See Also: Live Webinar | Breaking Down Security Challenges so Your Day Doesn’t Start at 3pm
NAB, one of the four largest banks in the country, made the announcement late on Friday afternoon.
The data included customer names, birth dates, contact details and government-issued identification numbers such as a driver’s license or passport. Customers will be contacted either on the phone, by email or postal mail.
“There is no evidence to indicate that any of the information has been copied or further disclosed,” NAB says in a notice to customers.
NAB says that the data services companies, which have not been identified, say that data provided to them is deleted within two hours. No account log-in details or passwords were affected.
“We take the privacy and the protection of customer information extremely seriously and I sincerely apologise to affected customers,” says NAB’s Chief Data Officer Glenda Crisp in the notice. “We take full responsibility.

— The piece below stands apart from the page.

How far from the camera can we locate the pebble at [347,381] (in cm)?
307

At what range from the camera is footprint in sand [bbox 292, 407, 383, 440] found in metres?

The issue was human error and in breach of NAB’s data security policies.”
NAB says it has notified the Office of the Australian Information Commissioner, which is the national data regulator. The OAIC oversees the enforcement of the Notifiable Data Breaches scheme, which by law requires certain types of data breach to be reported to those affected and to the government.
The Human Problem
Human error is responsible for a surprisingly high percentage of data breaches.
The OAIC publishes quarterly statistics on data breaches that have been reported to the government. Its latest report in May attributed 35 percent of 215 incidents to human error, making it the second largest category behind malicious or criminal attacks. The report covers the first three months of this year.
Acts attributed to human error range from losing paperwork or storage devices, to email addressing mishaps to accidentally releasing or publishing personal information. Misaddressing email accounted for most incidents, followed by releasing or publishing data by mistake.
The OAIC also breaks down the top five industries that had the most breaches attributed to human error. For the latest quarter, those were the healthcare industry followed by finance, legal and accounting, education and retail.
New Driver’s License?
NAB says it will cover the cost to get new government ID documents issued, such as a passport or driver’s license. It will also pay for independent fraud detection services.
A NAB spokeswoman tells ISMG that the offer is not contingent on people proving they are ID theft victims. A person’s driver’s license number is one of the most common bits of identification that is asked for when creating accounts or taking out loans.
Despite the widespread use of driver’s license numbers for identification, it isn’t easy and sometimes impossible to change a number, depending on the state where someone lives.
There are two numbers on a license: a license number and a card number. Replacing a license may cause the card number to change but not the license number, which is used for identification, according to IDCare, a Queensland-based charity that assists identity theft victims.
Fraud victims in the states of Victoria and Queensland can request a new license number, but they also have to prove they were victims of a crime, IDCare says. In most states, however, obtaining a new license number isn’t possible.
In May the ABC reported the troubles of three ID theft victims in New South Wales. All said their driver’s license numbers were used for fraud. One victim unsuccessfully sought to get a new driver’s license number through the state’s Roads and Maritime Services. Passports, however, are reissued with new numbers, IDCare says.